All installed without error and I retired to bed thinking, "What a good boy am I."

Next evening, I tried a plate solve with the main scope (via CCDCiel...calling Astrometry via solve-field) and it ran a very long time and failed (timeout).  So I took a picture through the guide scope (same location) and it solved, though it took a very long time and was in danger of timeout.  Next, I sent both images to the online server (https://nova.astrometry.net) and they both solved.  Quicker than the local server for the one that solved locally and successfully for the main scope image that failed locally.

Now, I understand the problem is getting the right index files and matching the right Astrometry image files with your scope parameters for the part of the sky you are looking at and yada-yada-headache-yada.  But I noticed something that led to a shortcut, so I thought I'd share:

When you solve via the website, it =tells= you which index it used....kinda.  In my case, it said "solved using index-205.fits" for both images.  From previous headaches, I know this relates to the 4200 series index files. and so I need all the 4205 files.  So, I did a quick drain flush of the tycho2 data via :  sudo apt purge astrometry-data-tycho2 and went to http://data.astrometry.net/4200/ to download all the index-4205-nn.fits files and placed them where the tycho2 files used to live.
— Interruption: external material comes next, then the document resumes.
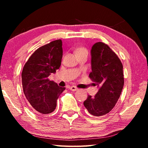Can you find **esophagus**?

In my Ubuntu system:  /usr/share/astrometry.

Results:  Bam!  Near instant plate solve locally on both images.

Now, am I done?  Probably not.  For different parts of the sky for my setup I may need to grab a few more file sets.  Probably the ones adjacent to 4205, such as 4204 or 4206.  It may take me a few plate solve failures to collect all the indexes I need.  But if I get a failure, I have a simple process for resolution:  Solve it online, see which index it used and get that -one- series.

The key to fast solving is not to have ALL the indexes and to have ONLY the ones you need for your scope, location and sky.  I'm pretty sure, for example, I don't need Southern hemisphere stuff for the Southeastern US. 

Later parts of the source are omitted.